これは新一自身は否定するだろうがやけに事件に出会しやすい性質を持っている上に、それがさも普通の物だと自分だけでなく周りにもそういうものだろうと自然と認識させているようなものだと荒垣達は思っていた。そこに悪意はなく事件が起こるのはよくあることだし、自分が事件を解決するのは当然の日常だし問題ないと思っていると。

しかし荒垣達からすればそんな事を日常とは思えないしそれを当然としたくないから距離を離すようにしたのだが、それでも荒垣は一人でその周囲もだが特に毛利親子にその考え方を変えて欲しいと思ってわざわざ近い位置にある帝丹高校に通うことにしたのだ・・・言ってはなんだがこのまま新一の影響を受けた二人の姿を見たり聞いたりするのは、心の何処かで受け入れがたいと荒垣自身感じていた為に。

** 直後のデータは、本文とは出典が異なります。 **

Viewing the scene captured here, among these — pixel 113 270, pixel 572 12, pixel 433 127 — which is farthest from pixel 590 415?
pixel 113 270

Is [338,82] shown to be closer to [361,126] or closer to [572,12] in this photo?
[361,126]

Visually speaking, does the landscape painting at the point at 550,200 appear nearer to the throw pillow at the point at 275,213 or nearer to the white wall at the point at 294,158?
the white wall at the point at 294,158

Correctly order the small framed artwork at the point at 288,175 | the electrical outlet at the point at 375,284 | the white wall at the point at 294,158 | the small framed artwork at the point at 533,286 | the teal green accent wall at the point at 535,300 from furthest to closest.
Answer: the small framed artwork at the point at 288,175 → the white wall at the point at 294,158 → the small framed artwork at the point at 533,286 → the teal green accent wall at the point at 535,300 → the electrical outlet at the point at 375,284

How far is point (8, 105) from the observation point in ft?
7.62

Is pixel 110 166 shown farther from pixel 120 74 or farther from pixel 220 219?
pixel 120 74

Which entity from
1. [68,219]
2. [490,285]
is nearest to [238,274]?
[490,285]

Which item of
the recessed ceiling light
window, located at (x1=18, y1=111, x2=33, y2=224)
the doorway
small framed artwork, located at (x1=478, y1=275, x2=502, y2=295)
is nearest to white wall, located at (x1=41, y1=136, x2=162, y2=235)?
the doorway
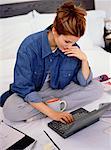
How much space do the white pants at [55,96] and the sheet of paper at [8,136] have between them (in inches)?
5.1

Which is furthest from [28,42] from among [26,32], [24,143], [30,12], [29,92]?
[30,12]

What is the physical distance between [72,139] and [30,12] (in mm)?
1509

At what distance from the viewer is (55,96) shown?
158 cm

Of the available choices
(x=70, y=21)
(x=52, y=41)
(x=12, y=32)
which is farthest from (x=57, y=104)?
(x=12, y=32)

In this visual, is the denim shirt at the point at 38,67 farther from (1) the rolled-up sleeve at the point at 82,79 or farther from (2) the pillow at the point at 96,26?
(2) the pillow at the point at 96,26

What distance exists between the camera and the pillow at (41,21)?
2.32 m

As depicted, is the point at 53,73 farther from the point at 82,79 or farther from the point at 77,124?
the point at 77,124

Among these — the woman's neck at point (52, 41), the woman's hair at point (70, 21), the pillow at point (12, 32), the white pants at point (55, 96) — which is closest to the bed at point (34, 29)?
the pillow at point (12, 32)

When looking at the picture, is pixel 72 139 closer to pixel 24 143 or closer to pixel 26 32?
pixel 24 143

そういったことから荒垣は帝丹高校に入ってからは久しく交流をしてなかった分を取り返すというような形で、まずはと小五郎の所に手料理など土産を出来る限り持ってくるようにして交流をしていくのだが・・・然程時間をかけずに小五郎は荒垣からの話を聞いて変わっていったのである。新一の活動やら考え方に関しては何だかんだ言いつつも能力込みで認めるような気持ちはあったが、今となっては口数はそんなに多くはなくても事件と関わることを良しとしない荒垣の話から事件に関わることや新一の事をどうかというよう。